→ Exercise requirements: Copy out each line below in which the word "exists" appears.

→ Task input:

+++

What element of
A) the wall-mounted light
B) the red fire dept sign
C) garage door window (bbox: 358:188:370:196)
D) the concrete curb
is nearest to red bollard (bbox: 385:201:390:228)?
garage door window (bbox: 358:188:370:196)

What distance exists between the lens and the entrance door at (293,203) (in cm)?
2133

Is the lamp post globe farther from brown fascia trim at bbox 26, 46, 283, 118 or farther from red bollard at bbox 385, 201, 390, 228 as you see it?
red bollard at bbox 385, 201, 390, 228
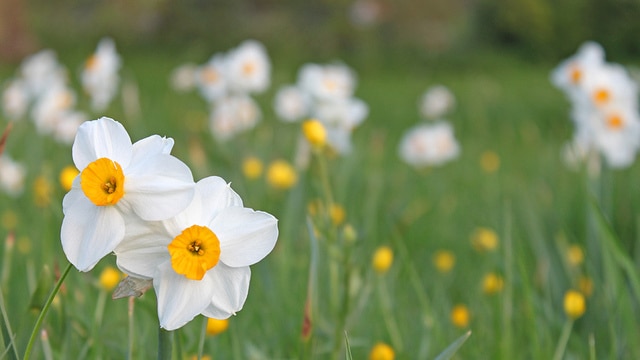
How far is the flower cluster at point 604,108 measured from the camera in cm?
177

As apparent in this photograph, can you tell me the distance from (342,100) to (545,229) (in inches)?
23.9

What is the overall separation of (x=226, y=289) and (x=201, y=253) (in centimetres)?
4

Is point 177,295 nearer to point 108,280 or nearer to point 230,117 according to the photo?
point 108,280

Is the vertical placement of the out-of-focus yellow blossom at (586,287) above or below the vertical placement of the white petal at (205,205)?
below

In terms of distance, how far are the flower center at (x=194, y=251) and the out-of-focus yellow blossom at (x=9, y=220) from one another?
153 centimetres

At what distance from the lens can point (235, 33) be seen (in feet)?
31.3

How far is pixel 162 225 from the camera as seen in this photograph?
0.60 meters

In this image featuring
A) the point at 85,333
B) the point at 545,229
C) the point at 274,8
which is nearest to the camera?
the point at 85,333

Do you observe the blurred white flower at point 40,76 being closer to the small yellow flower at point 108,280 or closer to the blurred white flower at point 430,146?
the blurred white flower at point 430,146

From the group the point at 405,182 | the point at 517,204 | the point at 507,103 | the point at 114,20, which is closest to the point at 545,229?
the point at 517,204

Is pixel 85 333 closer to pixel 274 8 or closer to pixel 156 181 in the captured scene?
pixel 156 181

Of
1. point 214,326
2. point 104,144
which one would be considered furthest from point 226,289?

+++

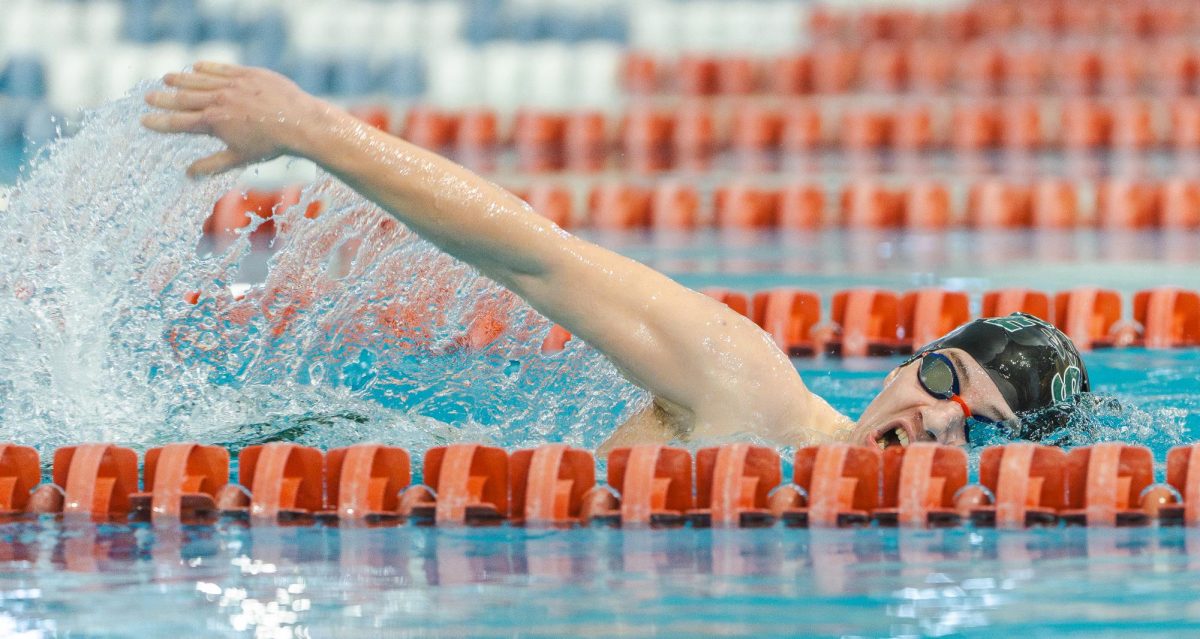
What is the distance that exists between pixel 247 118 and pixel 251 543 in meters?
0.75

+++

→ Response below:
What distance exists between the lens and the entrance door at (293,203) (in cm)?
What is the distance that exists between pixel 247 118 and pixel 251 543 in meters?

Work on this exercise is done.